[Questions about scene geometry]
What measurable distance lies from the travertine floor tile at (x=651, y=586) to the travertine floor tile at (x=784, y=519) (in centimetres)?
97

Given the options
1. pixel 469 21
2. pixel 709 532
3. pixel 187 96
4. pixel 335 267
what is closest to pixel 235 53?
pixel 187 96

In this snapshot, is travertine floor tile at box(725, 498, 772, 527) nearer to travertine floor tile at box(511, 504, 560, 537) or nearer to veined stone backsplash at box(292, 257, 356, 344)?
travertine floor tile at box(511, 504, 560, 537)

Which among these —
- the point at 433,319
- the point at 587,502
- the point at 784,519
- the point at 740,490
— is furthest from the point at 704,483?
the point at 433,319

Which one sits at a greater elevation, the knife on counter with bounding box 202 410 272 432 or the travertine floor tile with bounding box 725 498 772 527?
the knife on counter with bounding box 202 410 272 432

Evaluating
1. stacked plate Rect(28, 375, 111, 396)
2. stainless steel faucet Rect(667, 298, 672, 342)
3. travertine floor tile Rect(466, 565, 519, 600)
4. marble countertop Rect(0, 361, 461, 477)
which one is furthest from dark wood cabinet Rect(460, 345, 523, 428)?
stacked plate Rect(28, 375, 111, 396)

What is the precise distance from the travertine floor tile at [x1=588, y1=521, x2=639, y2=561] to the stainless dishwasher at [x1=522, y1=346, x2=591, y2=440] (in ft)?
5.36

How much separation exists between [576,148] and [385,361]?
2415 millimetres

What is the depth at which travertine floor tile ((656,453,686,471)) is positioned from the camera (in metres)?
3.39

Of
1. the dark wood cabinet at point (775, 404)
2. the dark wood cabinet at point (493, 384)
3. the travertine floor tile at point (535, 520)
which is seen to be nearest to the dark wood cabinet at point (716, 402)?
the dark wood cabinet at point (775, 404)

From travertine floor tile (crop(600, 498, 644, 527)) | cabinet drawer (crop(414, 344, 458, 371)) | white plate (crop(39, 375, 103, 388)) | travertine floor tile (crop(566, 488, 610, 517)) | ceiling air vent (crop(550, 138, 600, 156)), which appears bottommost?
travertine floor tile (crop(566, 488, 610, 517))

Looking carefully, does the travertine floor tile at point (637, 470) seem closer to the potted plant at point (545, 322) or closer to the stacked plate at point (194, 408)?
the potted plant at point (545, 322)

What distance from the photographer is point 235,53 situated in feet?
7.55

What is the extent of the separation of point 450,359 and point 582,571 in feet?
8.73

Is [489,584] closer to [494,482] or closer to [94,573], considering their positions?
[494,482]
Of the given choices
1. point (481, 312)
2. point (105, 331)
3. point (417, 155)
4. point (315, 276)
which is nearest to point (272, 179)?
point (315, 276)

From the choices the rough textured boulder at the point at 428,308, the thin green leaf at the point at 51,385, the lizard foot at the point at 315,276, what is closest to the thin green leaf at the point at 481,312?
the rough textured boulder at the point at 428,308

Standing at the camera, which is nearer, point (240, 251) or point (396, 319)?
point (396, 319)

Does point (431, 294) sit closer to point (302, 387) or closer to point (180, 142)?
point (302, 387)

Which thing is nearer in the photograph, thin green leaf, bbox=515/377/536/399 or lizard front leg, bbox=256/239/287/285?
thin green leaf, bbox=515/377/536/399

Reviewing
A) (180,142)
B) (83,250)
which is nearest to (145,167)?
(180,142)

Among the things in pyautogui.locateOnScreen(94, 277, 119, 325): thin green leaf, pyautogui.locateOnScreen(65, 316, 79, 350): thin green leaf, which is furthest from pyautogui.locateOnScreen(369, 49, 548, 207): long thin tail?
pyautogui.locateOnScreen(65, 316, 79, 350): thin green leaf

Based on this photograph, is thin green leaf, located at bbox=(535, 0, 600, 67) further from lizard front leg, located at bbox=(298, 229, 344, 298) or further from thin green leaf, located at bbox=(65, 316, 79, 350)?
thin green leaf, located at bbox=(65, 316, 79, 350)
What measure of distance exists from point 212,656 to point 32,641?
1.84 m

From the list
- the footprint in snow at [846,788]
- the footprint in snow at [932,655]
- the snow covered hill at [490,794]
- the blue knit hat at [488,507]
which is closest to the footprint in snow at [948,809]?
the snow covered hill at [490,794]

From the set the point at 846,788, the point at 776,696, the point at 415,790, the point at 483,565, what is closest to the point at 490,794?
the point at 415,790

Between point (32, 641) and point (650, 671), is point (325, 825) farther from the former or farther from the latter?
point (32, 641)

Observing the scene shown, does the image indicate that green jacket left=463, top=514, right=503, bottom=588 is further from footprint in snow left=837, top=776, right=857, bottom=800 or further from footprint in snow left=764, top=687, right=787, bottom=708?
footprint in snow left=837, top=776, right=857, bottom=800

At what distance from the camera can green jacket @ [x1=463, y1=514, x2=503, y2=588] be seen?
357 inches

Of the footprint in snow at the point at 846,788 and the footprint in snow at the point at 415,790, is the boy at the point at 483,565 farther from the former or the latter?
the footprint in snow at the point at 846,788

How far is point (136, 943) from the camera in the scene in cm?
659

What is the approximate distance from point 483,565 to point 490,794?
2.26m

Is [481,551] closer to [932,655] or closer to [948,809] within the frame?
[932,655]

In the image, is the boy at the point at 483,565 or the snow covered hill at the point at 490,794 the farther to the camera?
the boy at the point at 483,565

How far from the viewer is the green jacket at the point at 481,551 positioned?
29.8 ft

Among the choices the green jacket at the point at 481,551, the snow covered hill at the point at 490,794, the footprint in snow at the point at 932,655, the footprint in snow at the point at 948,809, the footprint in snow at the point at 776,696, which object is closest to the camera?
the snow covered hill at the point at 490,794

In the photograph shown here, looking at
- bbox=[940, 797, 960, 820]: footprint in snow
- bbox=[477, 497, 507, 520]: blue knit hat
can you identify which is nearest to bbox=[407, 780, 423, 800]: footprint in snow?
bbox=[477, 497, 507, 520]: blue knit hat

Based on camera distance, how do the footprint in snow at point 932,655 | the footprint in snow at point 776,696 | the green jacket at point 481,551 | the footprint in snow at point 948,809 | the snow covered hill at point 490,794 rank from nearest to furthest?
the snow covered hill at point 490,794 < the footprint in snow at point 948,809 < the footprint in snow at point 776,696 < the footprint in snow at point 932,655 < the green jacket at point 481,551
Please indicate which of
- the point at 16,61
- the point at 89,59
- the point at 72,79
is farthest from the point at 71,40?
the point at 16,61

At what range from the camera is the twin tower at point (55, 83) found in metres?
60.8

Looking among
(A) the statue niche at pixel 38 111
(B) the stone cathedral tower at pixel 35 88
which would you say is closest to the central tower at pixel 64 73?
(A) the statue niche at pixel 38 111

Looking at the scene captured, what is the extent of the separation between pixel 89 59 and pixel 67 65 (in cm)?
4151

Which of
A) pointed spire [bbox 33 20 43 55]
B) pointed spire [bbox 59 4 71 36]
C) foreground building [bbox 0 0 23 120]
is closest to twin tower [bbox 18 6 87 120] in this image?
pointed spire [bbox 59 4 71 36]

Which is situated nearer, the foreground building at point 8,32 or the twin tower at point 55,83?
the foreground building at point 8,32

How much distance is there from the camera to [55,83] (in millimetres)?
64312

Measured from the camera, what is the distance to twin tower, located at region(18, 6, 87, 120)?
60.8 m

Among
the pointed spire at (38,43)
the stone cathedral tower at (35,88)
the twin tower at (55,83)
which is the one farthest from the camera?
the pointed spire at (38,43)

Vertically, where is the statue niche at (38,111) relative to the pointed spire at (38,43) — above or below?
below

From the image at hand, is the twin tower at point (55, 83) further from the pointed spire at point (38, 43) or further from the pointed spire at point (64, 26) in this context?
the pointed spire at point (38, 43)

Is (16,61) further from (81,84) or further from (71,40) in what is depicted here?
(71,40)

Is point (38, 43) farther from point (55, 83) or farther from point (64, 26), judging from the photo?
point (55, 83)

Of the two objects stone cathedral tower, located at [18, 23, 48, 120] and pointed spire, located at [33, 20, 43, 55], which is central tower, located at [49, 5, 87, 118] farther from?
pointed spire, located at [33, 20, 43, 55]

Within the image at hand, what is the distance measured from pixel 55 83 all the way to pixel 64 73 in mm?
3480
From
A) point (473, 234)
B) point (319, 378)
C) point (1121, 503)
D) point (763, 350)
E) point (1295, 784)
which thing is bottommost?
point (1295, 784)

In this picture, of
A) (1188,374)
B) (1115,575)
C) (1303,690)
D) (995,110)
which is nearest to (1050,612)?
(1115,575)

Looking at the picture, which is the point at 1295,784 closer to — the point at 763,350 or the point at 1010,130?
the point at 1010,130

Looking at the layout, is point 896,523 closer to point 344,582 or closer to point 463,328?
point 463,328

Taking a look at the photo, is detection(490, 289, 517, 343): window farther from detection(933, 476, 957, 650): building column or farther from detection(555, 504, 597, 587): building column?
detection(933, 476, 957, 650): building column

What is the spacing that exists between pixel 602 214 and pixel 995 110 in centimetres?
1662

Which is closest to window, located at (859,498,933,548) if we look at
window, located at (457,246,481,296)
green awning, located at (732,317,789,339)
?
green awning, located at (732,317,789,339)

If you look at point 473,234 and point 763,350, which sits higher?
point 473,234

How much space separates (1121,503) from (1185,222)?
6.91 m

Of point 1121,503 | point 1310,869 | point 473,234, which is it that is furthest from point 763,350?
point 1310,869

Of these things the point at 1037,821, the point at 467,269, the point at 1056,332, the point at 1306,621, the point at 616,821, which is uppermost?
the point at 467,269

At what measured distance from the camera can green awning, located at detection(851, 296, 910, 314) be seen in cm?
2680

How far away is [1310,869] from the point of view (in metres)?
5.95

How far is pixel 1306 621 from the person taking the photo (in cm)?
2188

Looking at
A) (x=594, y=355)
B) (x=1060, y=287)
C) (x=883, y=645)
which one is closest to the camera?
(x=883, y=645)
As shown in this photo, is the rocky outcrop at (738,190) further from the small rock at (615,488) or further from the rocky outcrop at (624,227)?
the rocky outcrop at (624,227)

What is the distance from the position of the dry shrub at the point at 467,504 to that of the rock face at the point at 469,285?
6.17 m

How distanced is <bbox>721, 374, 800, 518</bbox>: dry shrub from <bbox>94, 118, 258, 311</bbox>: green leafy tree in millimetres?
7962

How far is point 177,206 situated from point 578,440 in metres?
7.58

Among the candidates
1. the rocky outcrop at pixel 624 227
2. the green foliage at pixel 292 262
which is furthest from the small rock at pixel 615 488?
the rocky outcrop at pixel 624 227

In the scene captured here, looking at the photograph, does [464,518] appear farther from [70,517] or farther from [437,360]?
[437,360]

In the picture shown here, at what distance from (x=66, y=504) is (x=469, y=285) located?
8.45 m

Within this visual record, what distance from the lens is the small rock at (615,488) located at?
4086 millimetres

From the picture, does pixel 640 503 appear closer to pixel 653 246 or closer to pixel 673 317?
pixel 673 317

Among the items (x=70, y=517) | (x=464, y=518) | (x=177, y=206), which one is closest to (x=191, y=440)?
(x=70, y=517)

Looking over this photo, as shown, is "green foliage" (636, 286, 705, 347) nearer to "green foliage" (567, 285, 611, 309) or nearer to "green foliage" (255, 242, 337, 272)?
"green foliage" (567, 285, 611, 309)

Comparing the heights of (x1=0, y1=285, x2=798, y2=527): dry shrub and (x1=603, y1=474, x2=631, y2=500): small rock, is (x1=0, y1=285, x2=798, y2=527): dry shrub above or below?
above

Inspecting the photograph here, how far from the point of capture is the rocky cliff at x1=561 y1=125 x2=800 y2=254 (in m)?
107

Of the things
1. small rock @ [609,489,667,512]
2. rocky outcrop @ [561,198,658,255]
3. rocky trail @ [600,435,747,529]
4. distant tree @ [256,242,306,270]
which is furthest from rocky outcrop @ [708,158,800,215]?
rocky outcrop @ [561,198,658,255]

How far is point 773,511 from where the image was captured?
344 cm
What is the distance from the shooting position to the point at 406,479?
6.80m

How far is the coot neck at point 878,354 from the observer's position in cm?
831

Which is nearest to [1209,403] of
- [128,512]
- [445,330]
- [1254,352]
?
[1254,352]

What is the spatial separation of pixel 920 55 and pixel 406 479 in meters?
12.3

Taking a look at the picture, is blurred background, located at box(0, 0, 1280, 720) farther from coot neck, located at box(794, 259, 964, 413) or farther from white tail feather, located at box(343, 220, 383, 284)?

WHAT IS EXPECTED: Return exactly the lines of the data, and only those, from the line with "Of the things" through the last line, inclusive.

COMPLETE RESPONSE:
Of the things
1. small rock @ [609,489,667,512]
2. rocky outcrop @ [561,198,658,255]
3. rocky trail @ [600,435,747,529]
4. distant tree @ [256,242,306,270]
which is furthest from rocky outcrop @ [708,158,800,215]?
rocky outcrop @ [561,198,658,255]

How far is point 773,511 from where the image was captured?
344 cm
What is the distance from the shooting position to the point at 406,479?
6.80m

How far is the coot neck at point 878,354 from the observer's position in cm?
831

Which is nearest to [1209,403] of
- [128,512]
- [445,330]
- [1254,352]
?
[1254,352]

What is the spatial separation of pixel 920 55 and pixel 406 479 in meters?
12.3

Taking a look at the picture, is blurred background, located at box(0, 0, 1280, 720) farther from coot neck, located at box(794, 259, 964, 413) or farther from white tail feather, located at box(343, 220, 383, 284)?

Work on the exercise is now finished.